Prime Minister Julia Gillard says taxpayers and pensioners will receive “generous” compensation under her carbon pricing scheme, which is due to start on July 1, 2012, if a deal can be struck with the independents and Greens.
Revenue generated from taxing the nation’s 1000 biggest polluters is expected to go to tax cuts, pension rises, industry assistance and clean-energy projects.
Opposition Leader Tony Abbott has committed a coalition government to rescinding the carbon pricing legislation if elected.
Opposition treasury spokesman Joe Hockey expanded on the pledge, saying that all compensation would be rescinded.

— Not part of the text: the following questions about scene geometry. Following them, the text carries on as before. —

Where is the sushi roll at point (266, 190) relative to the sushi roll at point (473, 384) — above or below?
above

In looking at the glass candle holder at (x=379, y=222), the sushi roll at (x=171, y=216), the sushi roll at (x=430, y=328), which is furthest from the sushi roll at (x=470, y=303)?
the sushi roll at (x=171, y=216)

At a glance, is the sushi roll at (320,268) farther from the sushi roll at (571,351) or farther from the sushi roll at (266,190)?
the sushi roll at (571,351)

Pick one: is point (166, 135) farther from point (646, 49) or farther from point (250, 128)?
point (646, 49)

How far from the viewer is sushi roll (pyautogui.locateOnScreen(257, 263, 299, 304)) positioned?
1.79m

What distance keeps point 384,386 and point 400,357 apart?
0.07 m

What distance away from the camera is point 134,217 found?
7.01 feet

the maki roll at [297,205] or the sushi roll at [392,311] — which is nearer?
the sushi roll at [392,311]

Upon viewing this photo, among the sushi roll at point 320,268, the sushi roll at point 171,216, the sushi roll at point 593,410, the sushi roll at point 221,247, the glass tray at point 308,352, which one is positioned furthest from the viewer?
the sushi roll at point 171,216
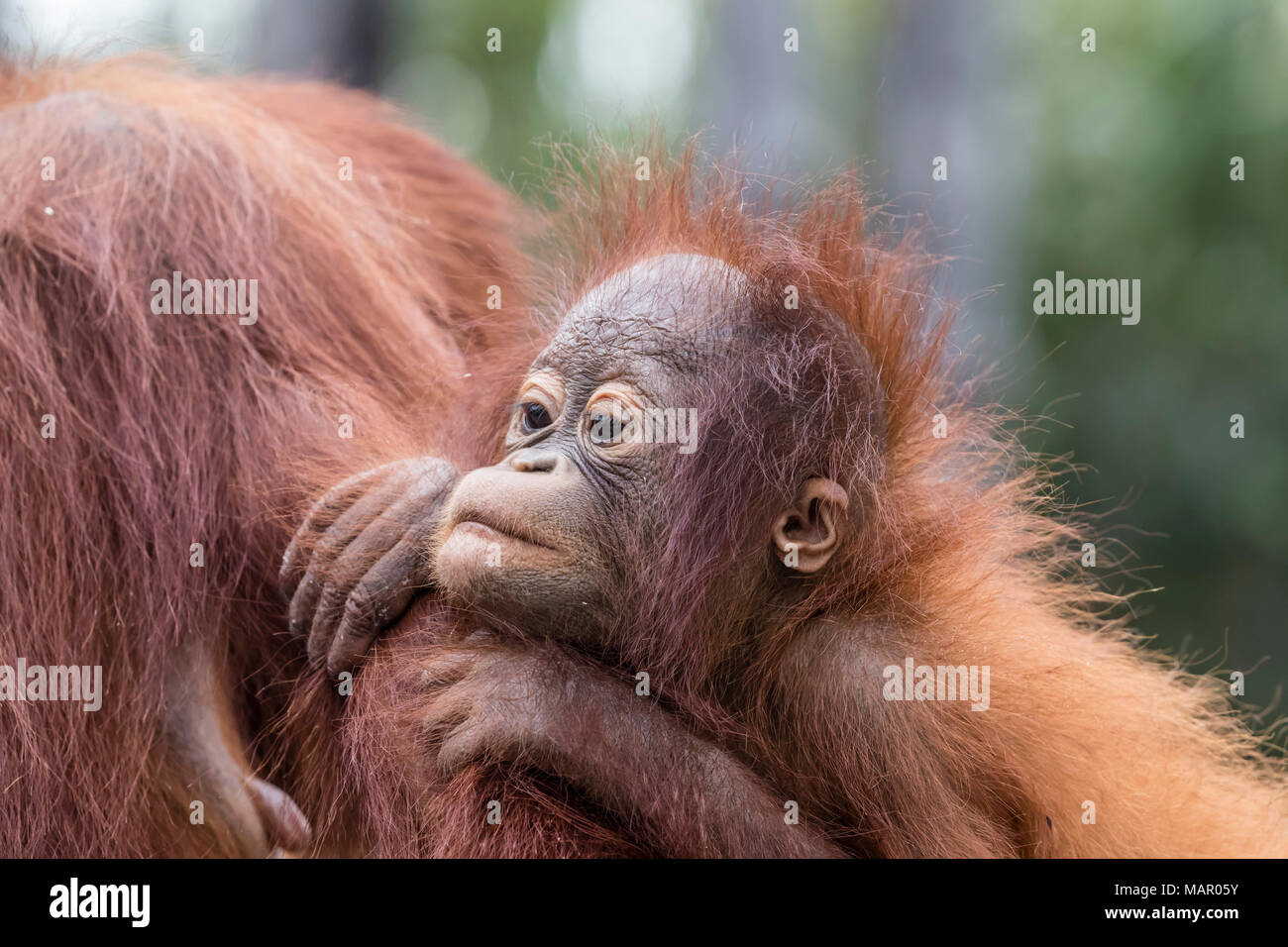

“We will repeal the carbon tax and there will be no need for compensation, so we will unwind the compensation because you don’t need to have compensation if you have no carbon tax,” Mr Hockey told Sky News.
Climate change took a back seat to other issues in parliament on Monday, with only three questions coming from the opposition on the issue.
Previous sittings have been dominated by the issue, with the coalition repeatedly seeking to censure the prime minister for breaking her election promise not to introduce a carbon tax.
Mr Abbott asked the prime minister in parliament how she proposed to compensate home builders who faced an extra $6240 under the tax – an estimate provided by the Housing Industry Association.
Ms Gillard said Mr Abbott was continuing his “scare campaign”.
“We will put a price on pollution, that price will be paid by polluters (and) we will generously assist households for the price impacts that they will experience,” she said.
Meanwhile, the prime minister defended delaying the tax forum to which she agreed in order to secure the support of independents to form minority government.The forum has been put off by four months until October 4-5.
Ms Gillard said the delay would not stall tax reform, such as the carbon tax, mining tax and flood levy.
“Yes, we will have a tax forum later in the year and there will be plenty for that tax forum to focus on, but I am not going to engage in days of inaction waiting for that tax forum,” she said.
Mr Abbott said Labor had broken another promise by delaying the forum and wanted to avoid scrutiny of its “tax binge”.
Independent MP Rob Oakeshott has no problem with the delay, saying he is more concerned with outcomes.